How can I do it in a vectorized way, either with fancy indexing or using numpy functions such as np.take_along_axis ?


What I tried:

I expected this to work:

A_ij[:,np.arange(nParticles)[None,:,None], E_ij[:,None,np.arange(nParticles)]] = True

But it does not.


Related to: Trying to convert adjacency list to adjacency matrix in Python

I think this might work:

import numpy as np

nTimes = 100
nParticles = 10
A_ij = np.full((nTimes, nParticles, nParticles), False)
E_ij = np.random.randint(0, 9, (100, 10))

np.put_along_axis(A_ij, E_ij[..., None], True, axis=2)

In case it may help other people, I also found a way to do fancy indexing in this problem, but @Chrysophylaxs answer was faster and simpler (I guess I was confused with the indices and I could not think about it). I also add @Mercury answer for comparison.

Code:

import numpy as np
import matplotlib.pyplot as plt
import time


nTimes = 1000000
nParticles = 10
A_ij1 = np.full((nTimes, nParticles, nParticles), False)
A_ij2 = np.full((nTimes, nParticles, nParticles), False)
A_ij3 = np.full((nTimes, nParticles, nParticles), False)
A_ij4 = np.full((nTimes, nParticles, nParticles), False)

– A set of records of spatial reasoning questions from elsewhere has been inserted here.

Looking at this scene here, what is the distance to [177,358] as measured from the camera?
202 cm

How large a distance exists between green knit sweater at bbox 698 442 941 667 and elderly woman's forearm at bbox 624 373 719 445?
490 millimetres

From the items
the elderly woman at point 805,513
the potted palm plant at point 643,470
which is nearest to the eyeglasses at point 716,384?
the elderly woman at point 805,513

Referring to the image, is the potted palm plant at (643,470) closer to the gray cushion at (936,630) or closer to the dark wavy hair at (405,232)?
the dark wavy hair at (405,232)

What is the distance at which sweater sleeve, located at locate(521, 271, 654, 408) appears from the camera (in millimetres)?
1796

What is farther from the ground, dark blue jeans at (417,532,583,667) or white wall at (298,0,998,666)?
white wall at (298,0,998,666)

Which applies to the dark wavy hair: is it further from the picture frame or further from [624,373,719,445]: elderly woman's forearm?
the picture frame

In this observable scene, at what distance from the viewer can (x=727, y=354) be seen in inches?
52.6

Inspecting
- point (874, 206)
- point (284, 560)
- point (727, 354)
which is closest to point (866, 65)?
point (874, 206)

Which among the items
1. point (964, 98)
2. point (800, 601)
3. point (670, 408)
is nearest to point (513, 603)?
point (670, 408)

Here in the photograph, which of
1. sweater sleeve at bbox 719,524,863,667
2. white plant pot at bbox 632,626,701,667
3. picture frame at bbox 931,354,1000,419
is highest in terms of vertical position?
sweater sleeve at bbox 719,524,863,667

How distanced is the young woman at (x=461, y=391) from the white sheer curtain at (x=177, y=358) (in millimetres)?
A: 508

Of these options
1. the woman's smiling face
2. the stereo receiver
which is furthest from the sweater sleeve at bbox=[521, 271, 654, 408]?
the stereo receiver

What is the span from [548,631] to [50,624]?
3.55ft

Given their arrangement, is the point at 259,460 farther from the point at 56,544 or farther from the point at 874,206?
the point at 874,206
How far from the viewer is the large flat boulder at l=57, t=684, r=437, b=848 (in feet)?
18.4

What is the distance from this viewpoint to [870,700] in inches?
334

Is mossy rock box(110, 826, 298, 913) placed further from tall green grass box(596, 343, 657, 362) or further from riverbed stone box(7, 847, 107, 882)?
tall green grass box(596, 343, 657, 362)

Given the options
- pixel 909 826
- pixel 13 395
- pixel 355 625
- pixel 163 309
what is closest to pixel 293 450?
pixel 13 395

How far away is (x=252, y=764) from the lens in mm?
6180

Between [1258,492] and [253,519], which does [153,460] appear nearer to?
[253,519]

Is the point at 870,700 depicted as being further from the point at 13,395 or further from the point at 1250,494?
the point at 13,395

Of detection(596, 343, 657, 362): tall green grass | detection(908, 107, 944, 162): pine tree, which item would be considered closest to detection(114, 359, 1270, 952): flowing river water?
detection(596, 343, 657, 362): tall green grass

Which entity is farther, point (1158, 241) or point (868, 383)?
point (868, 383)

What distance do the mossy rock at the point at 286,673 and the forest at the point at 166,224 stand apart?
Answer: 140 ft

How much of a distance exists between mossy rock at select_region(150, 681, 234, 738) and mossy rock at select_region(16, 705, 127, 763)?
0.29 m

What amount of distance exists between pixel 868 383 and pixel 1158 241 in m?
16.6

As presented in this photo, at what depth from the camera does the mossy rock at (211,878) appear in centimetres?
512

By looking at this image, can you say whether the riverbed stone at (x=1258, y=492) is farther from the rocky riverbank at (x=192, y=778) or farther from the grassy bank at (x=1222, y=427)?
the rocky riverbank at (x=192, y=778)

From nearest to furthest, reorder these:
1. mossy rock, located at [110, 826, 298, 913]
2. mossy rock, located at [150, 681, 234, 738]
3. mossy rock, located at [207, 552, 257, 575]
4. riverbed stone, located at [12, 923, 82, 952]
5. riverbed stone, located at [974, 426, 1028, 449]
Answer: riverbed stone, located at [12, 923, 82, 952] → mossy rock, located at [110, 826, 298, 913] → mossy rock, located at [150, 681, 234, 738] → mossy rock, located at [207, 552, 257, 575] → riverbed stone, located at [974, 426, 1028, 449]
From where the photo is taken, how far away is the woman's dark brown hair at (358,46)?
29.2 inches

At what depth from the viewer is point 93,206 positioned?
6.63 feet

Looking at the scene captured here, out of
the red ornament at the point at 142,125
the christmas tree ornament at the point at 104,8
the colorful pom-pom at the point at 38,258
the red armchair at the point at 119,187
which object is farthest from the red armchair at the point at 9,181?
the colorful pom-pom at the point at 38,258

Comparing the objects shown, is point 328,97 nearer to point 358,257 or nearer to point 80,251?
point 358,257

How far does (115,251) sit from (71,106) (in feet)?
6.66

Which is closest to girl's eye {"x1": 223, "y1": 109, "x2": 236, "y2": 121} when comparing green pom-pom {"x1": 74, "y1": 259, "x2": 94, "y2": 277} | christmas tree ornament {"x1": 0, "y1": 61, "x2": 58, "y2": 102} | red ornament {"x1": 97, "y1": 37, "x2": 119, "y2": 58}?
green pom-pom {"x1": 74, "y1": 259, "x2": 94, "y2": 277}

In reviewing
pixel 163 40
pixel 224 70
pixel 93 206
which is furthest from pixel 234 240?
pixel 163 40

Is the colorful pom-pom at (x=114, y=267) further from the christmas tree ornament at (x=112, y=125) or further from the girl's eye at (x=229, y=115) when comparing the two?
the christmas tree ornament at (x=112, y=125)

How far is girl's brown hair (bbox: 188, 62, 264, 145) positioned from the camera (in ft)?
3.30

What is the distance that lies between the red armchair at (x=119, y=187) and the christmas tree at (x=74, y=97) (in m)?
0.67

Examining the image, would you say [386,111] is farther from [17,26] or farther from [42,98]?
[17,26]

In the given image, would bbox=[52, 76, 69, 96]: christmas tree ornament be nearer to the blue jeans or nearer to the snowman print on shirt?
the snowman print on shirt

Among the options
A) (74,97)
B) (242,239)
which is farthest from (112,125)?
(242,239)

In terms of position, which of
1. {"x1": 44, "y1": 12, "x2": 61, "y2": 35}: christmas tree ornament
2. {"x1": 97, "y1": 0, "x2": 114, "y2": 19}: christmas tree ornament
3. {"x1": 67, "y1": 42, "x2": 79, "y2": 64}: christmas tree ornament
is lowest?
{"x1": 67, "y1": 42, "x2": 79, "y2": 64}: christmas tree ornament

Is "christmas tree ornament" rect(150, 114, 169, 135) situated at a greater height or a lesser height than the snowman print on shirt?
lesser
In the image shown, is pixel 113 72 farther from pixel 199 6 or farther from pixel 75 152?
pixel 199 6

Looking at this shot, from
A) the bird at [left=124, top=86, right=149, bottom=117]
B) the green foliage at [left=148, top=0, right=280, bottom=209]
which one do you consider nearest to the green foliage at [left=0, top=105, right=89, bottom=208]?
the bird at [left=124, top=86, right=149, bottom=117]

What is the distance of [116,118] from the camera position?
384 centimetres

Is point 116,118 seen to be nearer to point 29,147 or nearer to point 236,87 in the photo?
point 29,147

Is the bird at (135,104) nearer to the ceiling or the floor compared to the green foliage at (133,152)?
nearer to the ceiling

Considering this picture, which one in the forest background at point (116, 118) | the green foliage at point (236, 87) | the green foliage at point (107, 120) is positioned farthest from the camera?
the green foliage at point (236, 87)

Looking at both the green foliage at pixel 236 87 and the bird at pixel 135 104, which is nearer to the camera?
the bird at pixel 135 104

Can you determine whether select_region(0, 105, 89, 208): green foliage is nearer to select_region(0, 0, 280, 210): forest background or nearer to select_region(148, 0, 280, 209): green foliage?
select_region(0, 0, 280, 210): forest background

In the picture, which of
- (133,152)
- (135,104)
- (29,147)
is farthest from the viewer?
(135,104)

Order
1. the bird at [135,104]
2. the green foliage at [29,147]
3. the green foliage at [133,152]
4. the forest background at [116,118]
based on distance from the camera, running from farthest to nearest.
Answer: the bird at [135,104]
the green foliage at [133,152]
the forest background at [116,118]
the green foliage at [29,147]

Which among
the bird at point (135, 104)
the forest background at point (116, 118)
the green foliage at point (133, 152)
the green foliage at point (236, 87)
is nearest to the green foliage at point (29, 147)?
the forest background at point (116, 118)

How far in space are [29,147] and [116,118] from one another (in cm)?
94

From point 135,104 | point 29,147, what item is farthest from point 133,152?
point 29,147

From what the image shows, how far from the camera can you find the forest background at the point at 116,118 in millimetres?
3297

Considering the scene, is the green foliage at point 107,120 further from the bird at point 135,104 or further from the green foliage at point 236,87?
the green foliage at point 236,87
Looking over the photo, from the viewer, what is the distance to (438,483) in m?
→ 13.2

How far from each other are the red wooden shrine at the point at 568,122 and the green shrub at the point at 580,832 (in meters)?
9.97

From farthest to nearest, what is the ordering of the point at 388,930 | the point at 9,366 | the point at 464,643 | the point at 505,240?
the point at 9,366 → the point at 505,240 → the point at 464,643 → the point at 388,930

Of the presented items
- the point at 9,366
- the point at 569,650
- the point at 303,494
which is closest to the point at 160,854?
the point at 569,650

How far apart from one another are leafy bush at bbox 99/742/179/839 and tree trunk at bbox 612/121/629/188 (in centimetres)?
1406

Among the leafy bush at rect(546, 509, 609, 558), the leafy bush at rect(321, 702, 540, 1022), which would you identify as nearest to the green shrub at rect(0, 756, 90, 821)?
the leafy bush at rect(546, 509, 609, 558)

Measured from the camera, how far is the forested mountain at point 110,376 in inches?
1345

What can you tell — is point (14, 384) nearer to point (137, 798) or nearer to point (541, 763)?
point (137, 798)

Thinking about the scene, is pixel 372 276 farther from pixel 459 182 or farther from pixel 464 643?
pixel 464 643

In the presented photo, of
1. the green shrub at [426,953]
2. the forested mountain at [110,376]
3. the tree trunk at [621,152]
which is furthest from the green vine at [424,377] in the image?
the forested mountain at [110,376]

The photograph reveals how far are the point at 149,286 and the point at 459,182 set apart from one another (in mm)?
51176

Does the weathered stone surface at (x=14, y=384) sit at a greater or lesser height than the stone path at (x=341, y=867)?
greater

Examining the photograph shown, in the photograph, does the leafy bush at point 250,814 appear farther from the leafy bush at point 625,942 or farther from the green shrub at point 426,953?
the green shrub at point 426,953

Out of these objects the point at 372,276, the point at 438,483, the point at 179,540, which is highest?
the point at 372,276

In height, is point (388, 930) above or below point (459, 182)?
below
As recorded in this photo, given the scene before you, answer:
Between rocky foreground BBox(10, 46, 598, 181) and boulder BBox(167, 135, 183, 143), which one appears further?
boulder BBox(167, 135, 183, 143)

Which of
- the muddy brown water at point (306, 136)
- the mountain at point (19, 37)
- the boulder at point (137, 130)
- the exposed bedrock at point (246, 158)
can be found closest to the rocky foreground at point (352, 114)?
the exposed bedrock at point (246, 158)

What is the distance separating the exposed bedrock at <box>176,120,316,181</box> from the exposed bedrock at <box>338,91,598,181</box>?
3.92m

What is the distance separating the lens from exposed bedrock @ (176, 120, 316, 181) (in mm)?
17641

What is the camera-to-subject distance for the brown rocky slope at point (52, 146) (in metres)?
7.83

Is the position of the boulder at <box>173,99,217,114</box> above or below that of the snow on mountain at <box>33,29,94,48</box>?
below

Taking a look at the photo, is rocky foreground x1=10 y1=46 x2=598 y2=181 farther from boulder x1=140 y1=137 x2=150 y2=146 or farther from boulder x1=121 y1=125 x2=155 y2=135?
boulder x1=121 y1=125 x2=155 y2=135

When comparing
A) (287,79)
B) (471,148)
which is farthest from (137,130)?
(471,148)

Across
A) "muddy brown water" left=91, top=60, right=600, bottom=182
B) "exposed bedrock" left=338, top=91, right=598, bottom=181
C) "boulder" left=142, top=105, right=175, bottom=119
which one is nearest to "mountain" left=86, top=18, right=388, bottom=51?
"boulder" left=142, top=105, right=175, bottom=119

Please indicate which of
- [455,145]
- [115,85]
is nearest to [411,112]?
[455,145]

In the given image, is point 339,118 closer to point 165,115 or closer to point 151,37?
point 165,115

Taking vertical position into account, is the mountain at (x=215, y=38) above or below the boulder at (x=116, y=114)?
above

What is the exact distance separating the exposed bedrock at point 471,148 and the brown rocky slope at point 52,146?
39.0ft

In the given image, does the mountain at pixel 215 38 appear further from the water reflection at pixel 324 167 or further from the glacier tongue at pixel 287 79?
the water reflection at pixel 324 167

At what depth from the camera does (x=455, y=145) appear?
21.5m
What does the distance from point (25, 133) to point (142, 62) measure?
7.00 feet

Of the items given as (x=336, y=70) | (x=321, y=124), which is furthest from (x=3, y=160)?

E_ij = np.random.randint(0, 9, (nTimes, 10))

start_time = time.time()
for t in range(nTimes):
    for i in range(nParticles):
        A_ij1[t, i, E_ij[t,i]] = True
print("Loop: %s s" % (time.time() - start_time))

        
start_time = time.time()
A_ij2[np.arange(nTimes)[:,None],np.arange(nParticles)[None,:], E_ij[np.arange(nTimes)[:,None],np.arange(nParticles)[None,:]]] = True
print("Fancy indexing: %s s" % (time.time() - start_time))

start_time = time.time()
np.put_along_axis(A_ij3, E_ij[..., None], True, axis=2)
print("Put along axis: %s s" % (time.time() - start_time))

start_time = time.time()
i, j = np.mgrid[:nTimes, :nParticles]
A_ij4[i, j, E_ij] = True
print("mgrid: %s s" % (time.time() - start_time))


print(np.allclose(A_ij1, A_ij2))
print(np.allclose(A_ij1, A_ij3))
print(np.allclose(A_ij1, A_ij4))

Output:

Loop: 2.5006823539733887 s
Fancy indexing: 0.11996173858642578 s
Put along axis: 0.0814671516418457 s
mgrid: 0.19223332405090332 s
True
True
True

Another way to do it, and close to what you actually tried at the end would be something like:

i, j = np.mgrid[:nTimes, :nParticles]
A_ij[i, j, E_ij] = True

But the accepted answer is definitely the better way to go about the problem, no need to construct indices.